Dal 26 settembre al 22 ottobre ho finalmente realizzato un mio vecchio sogno…

Il mio primo scavo archeologico e per di più a d Egnazia, proprio dove “sono cresciuto”…

Si, perchè quel Museo è ormai casa mia, una seconda casa, visto che lo frequento ormai da sette anni, sin dal quarto ginnasio.

E in questo piccolo intervento, che oggi egoisticamente dedico a d una mia personalissima esperienza, colgo l’occasione per ringraziare pubblicamente il mio professore di storia dell’arte del ginnasio, l’uomo che con i suoi insegnamenti e le attività da lui organizzate ha contribuito a far accrescere in me la passione per il mondo dell’archeologia, il prof. Marcello Tendi.

Dopo questa esperienza posso dire che non si può capire cosa è davvero l’archeologia, non si può capire fino in fondo il lavoro dell’archeologo se non si è mai partecipato ad uno scavo archeologico.

Durante lo scavo puoi mettere in pratica tutto ciò che hai studiato, magari in maniera molto fastidiosa perchè solo in maniera teorica e su libri ormai vetusti…

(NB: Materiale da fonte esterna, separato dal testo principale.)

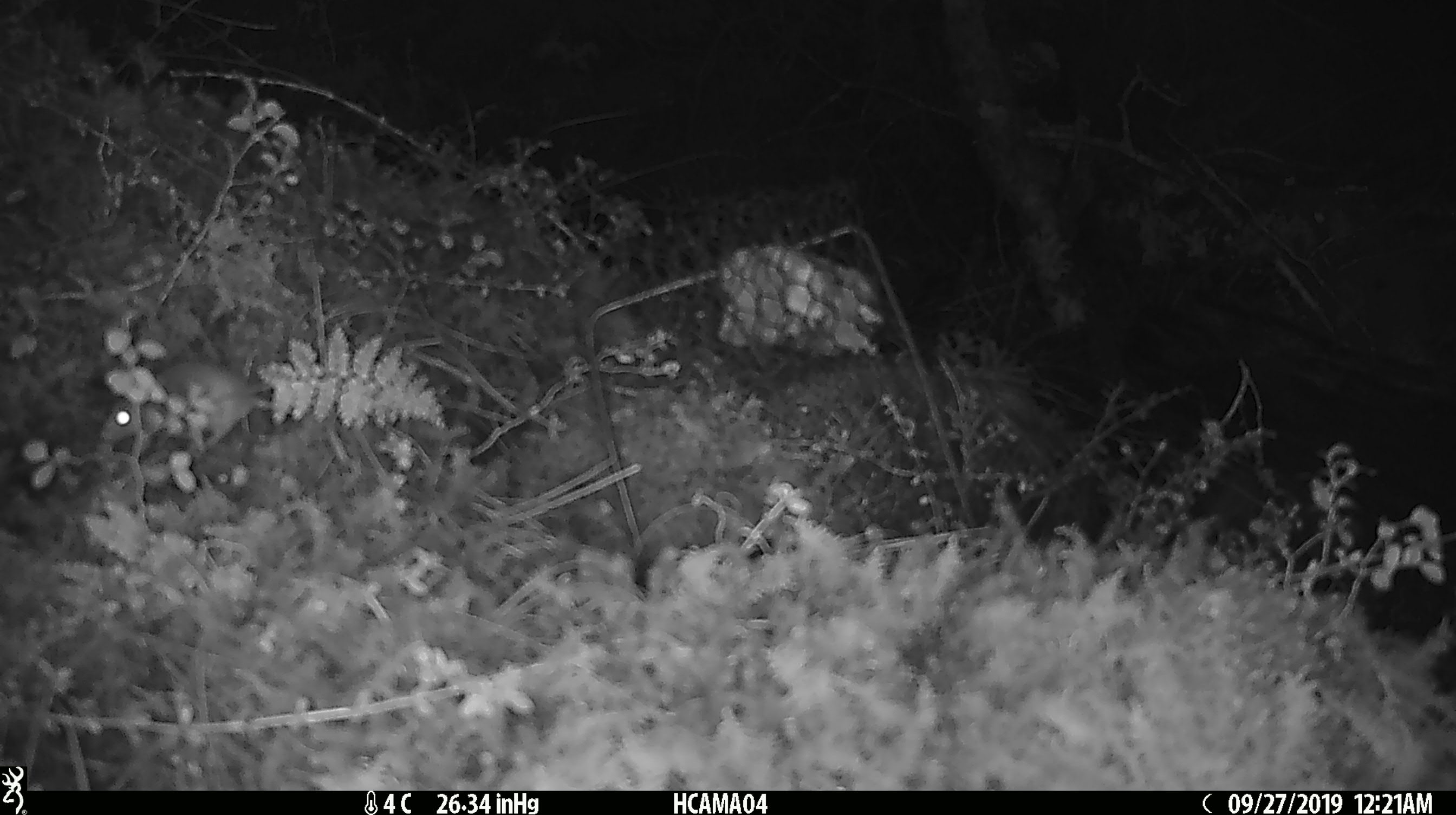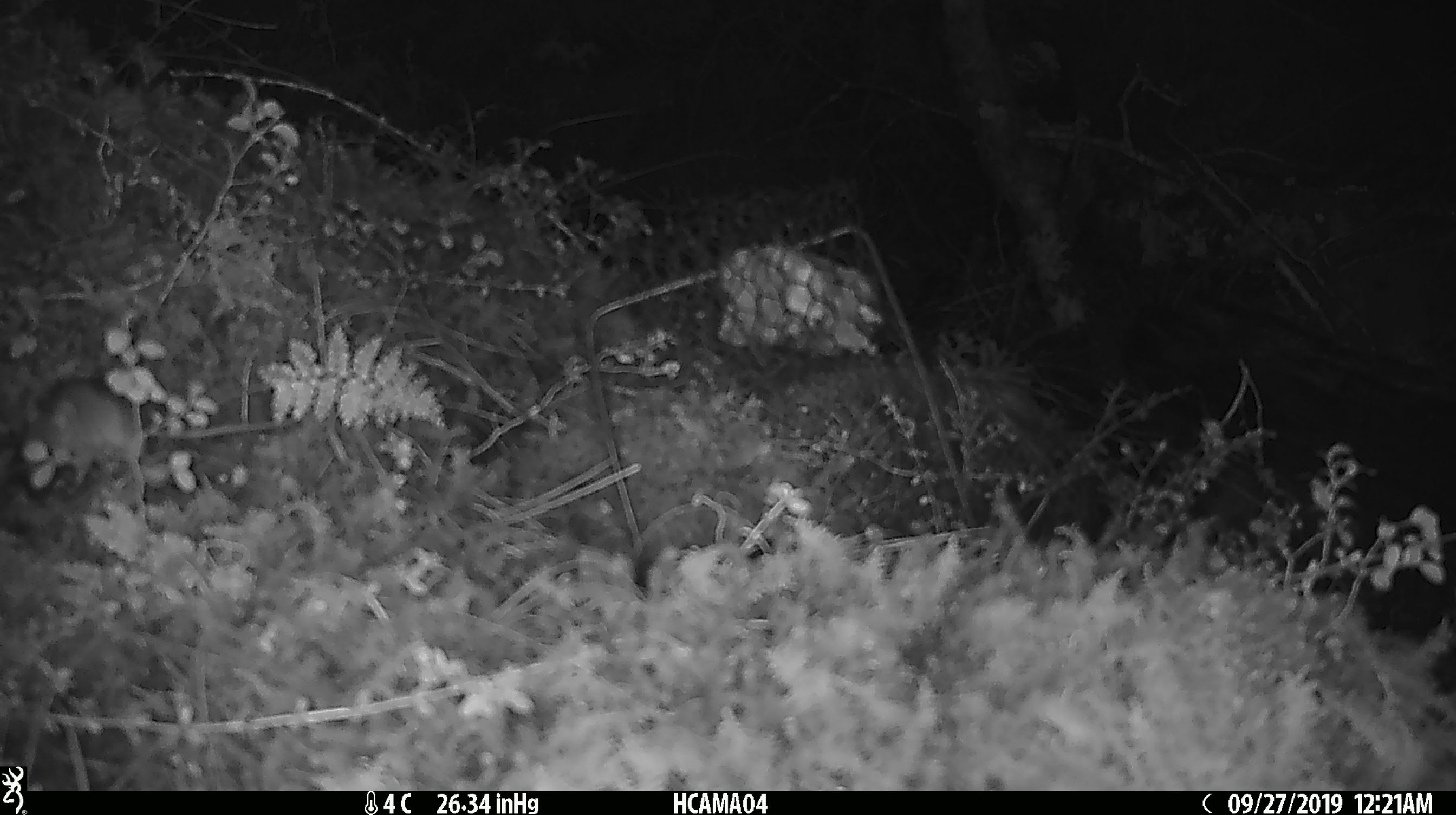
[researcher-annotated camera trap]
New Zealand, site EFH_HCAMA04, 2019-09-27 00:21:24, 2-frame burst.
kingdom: Animalia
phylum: Chordata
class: Mammalia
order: Rodentia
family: Muridae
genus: Mus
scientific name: Mus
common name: mouse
Mouse (Mus).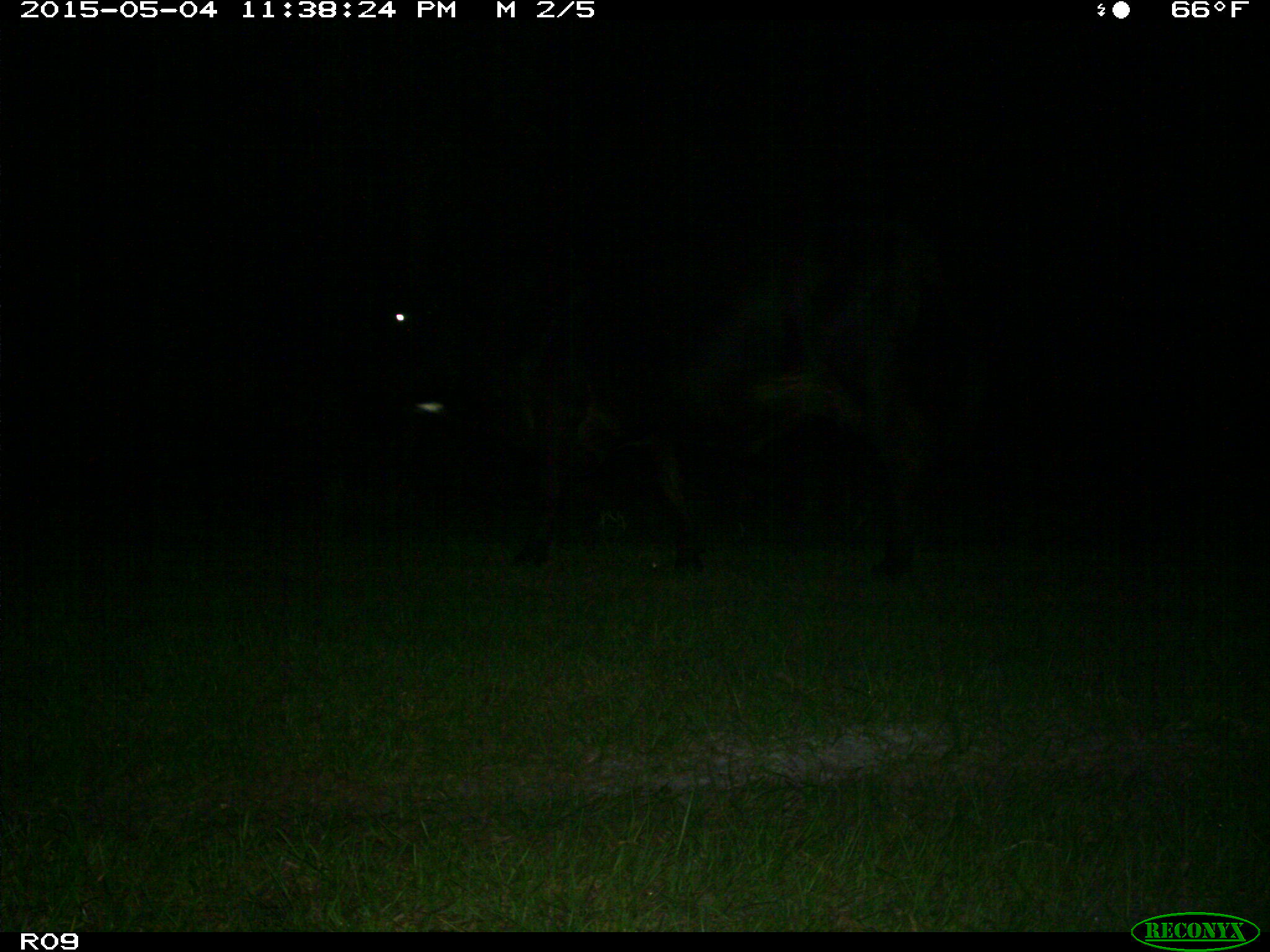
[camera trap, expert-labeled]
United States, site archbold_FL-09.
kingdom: Animalia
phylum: Chordata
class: Mammalia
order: Artiodactyla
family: Bovidae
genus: Bos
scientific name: Bos taurus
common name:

Ma sullo scavo impari anche tante cose che i libri non riusciranno mai a descriverti…

Non solo impari a “scavare”, impari a vivere con gli altri, a scambiare idee, pareri, opinioni e ipotesi….

E anche io, ovviamente, ho fatto cose che prima non avrei mai fatto: ho scarriolato, scopettato la terra, ho praticamente fatto tanti lavori manuali… Proprio io che solitamente odio fare ginnastica o semplicemente “muovermi troppo”…

Si, per l’archeologia tutto diventa piacevole….

Sono consapevole che questa mia breve descrizione non riuscirà a spiegare e illustrare nel dettaglio ciò che ho fatto, come ho vissuto, cosa ho provato, forse questa relazione a molti sembrerà inutile…

Ma per me rappresenta tanto…

Sono convinto di aver scelto la strada giusta….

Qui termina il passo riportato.